On June 10, 2021, between the hours of 1:50 UTC and 2:15 UTC, the rendering API experienced significant rendering errors for uncached derivative images. The issue was identified and fixed, though a small percentage (<.01%) of renders continued to return errors until another fix was pushed out at 2:54 UTC.

The incident was marked as fully resolved at 4:10 UTC.

How were customers impacted?

On June 10 between 1:50 UTC and 2:15 UTC, a significant amount of requests to uncached derivative images returned 503 errors. At its peak, 6% of all requests to imgix returned an error.

A fix began being implemented at 2:10 UTC and was fully rolled out by 2:15 UTC. Errors had returned to almost normal rates (<0.01%) after the time of the fix. A later patched restored the entirety of the service to normal at 2:54 UTC.

What went wrong during the incident?

Our engineers were alerted to an increasing amount of elevated error responses from an internal service. Investigating the issue, our engineers identified that a misconfiguration during routine network maintenance had caused a DNS-related failure within our infrastructure. During our investigation, we found that our failover systems had not mitigated the issue as expected.

Our engineers immediately corrected the misconfiguration and restored DNS, which restored the majority of service. After service was restored, our engineers detected rendering instability affecting a very small percentage of images. Our engineering team continued to investigate and was able to push out a fix by 2:54 UTC.
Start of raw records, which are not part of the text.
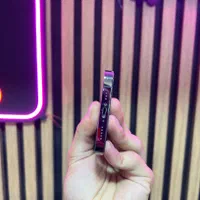 iPhone 12 Pro درحدنو و به‌شرط|موبایل|کرج, کمال‌شهر|دیوار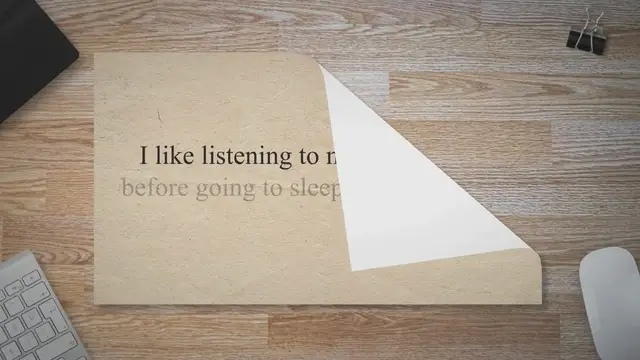 'Video thumbnail for Can Bose Sleepbuds Play Music? | There Is Still Hope'
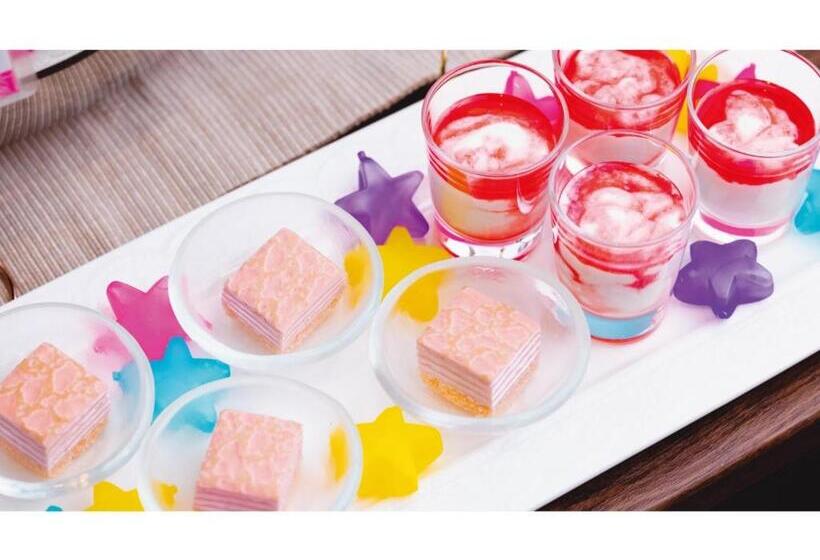 فندق Airaiku  Kagoshima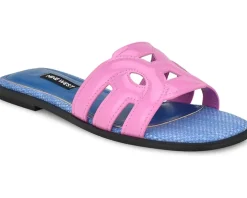 Women's Nine West Geena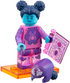 Margo Kess / Spider-Byte - LEGO Series Spider-Man Across the Spider-Verse Collectible Minifigure 71050 CMF (2025)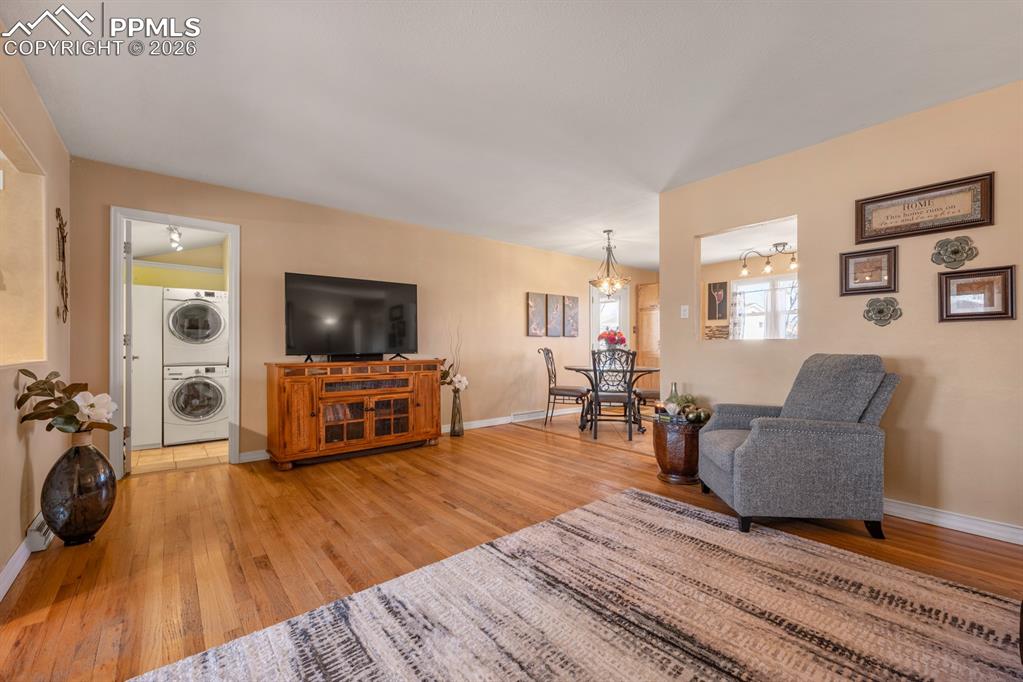 1703 Sheridan Road Pueblo CO 81005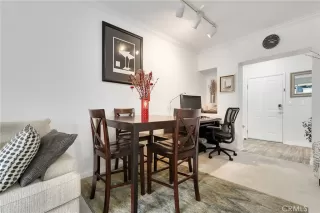 Photo #2: OC23146230 Listing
What will imgix do to prevent this in the future?

We will revisit current workflows and standard operating procedures to perform an architectural review of system dependencies.  In addition, imgix plans to improve coordination regarding scheduled maintenance to avoid service disruptions related to network changes.
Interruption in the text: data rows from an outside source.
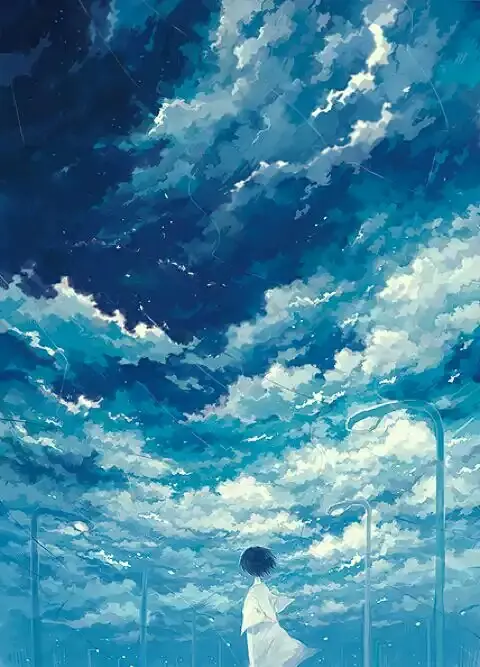 【长沙小雪S】深喉专场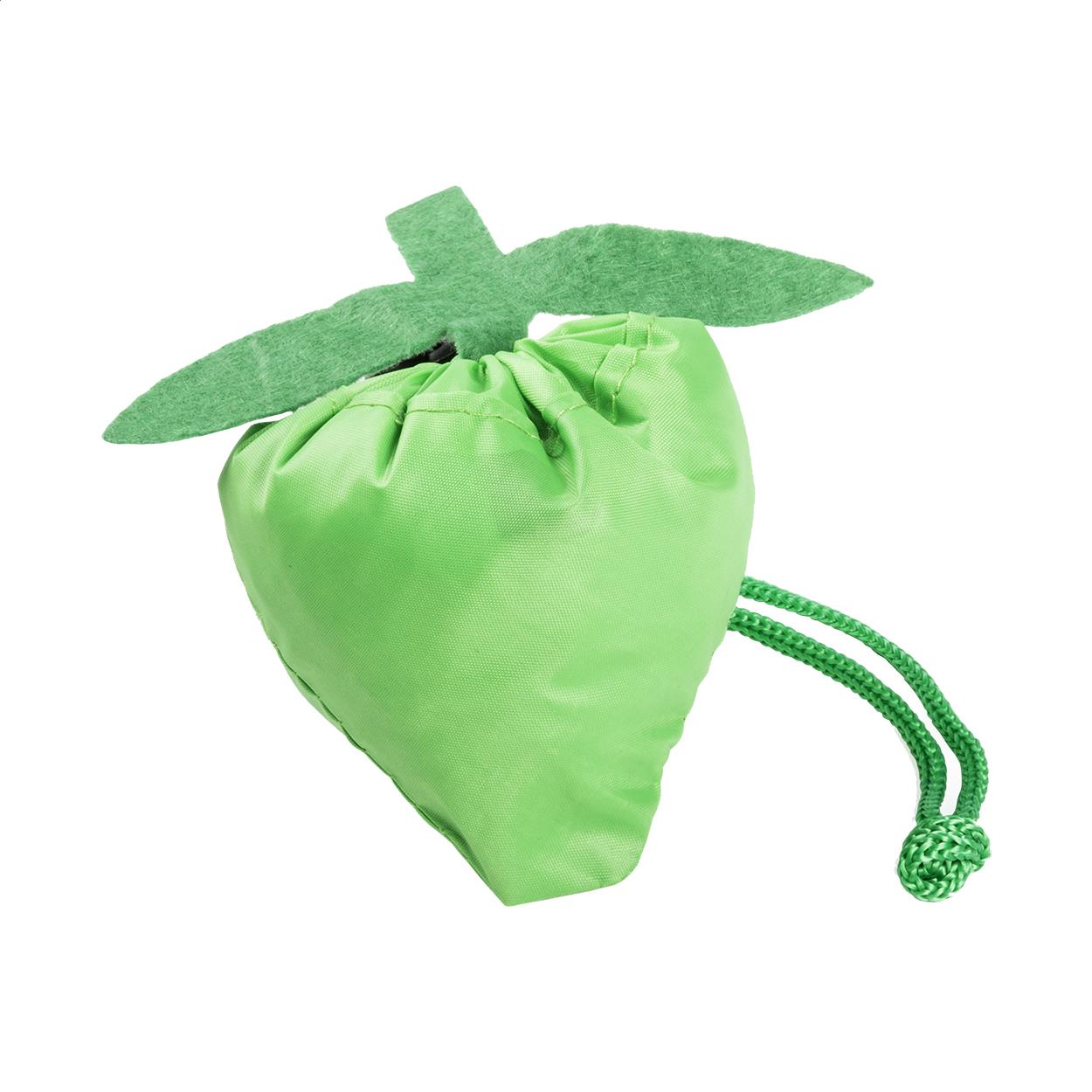 Einkaufstasche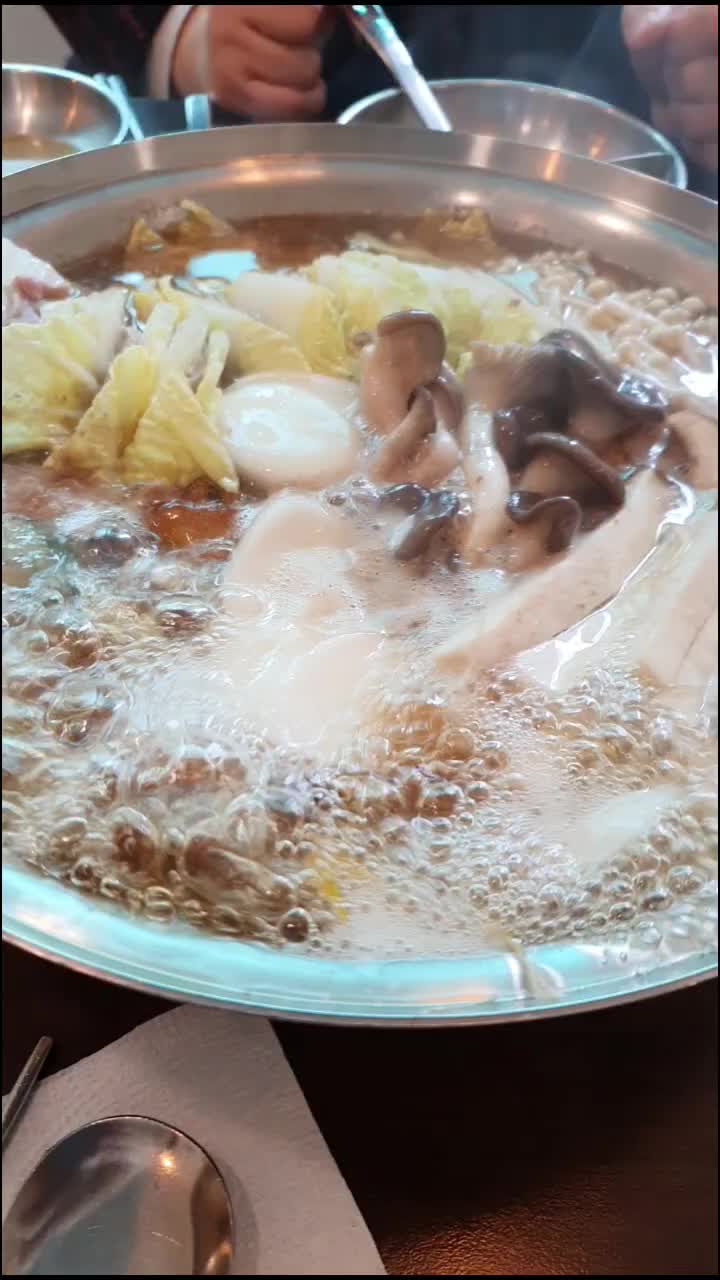 @user6061570110760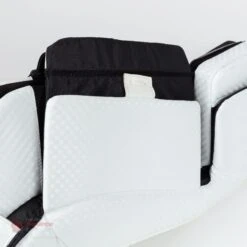 Brian's G-NETik X Intermediate Goalie Leg Pads -Warrior Sales Store brian s leg pads brian s g netik x intermediate goalie leg pads 14781302341698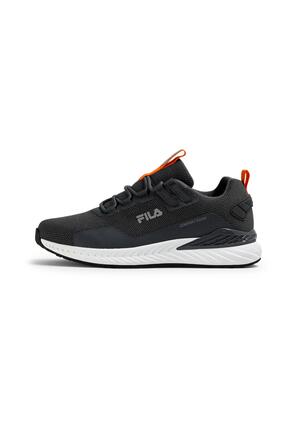 Buty Fila Solrack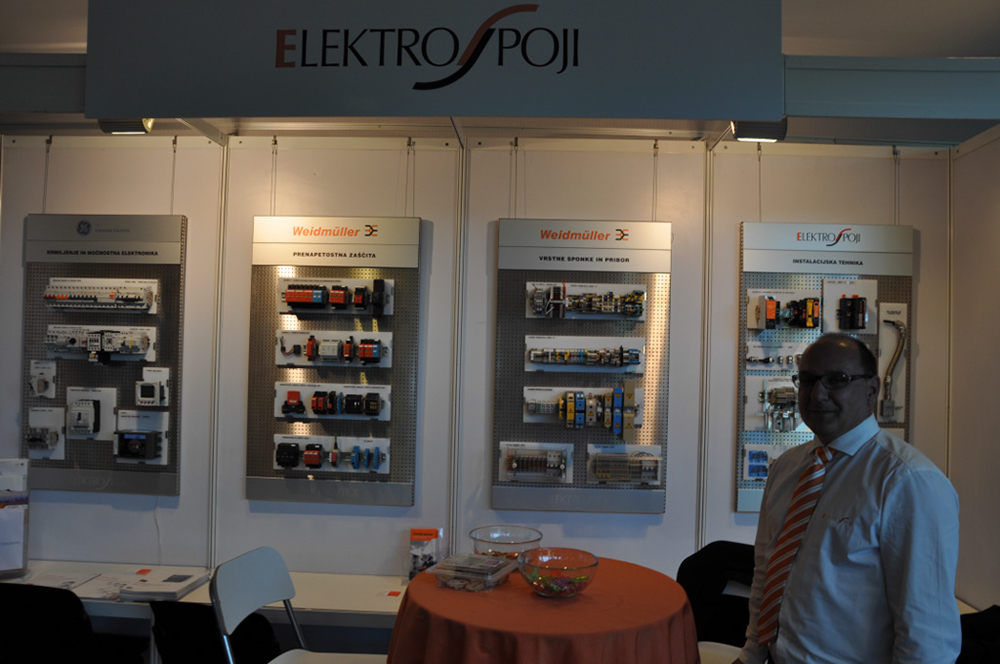 %_tempFileNameDSC_0079_photo_Drago_Papler%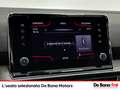 SEAT Tarraco 2.0 tdi xcellence 4drive 150cv dsg Grau - thumbnail 18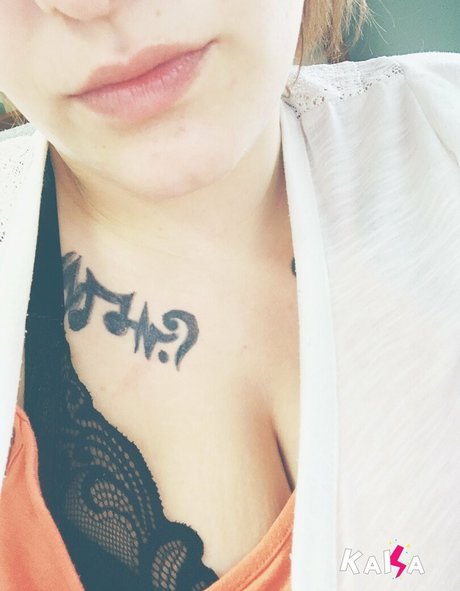 zee765420 sexy pornstar image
Posted Jun 22, 2021 - 16:20 PDT

Resolved
No new errors have been reported since the fixes were applied. This incident has been completely resolved.
Posted Jun 09, 2021 - 21:09 PDT
Monitoring
The additional fixes have been implemented and service has returned to normal. We will continue to monitor the situation.
Posted Jun 09, 2021 - 19:54 PDT
Identified
Error rates are slowly increasing. Our engineers are implementing additional fixes.
Posted Jun 09, 2021 - 19:42 PDT
Monitoring
A fix has been implemented and service has returned to normal. We will continue to monitor the situation.
Posted Jun 09, 2021 - 19:16 PDT
Identified
The issue has been identified and a fix is being implemented.
Posted Jun 09, 2021 - 19:08 PDT
Investigating
We are currently investigating elevated render error rates for images. We will update once when we obtain more information.
Posted Jun 09, 2021 - 18:58 PDT
This incident affected: Rendering Infrastructure.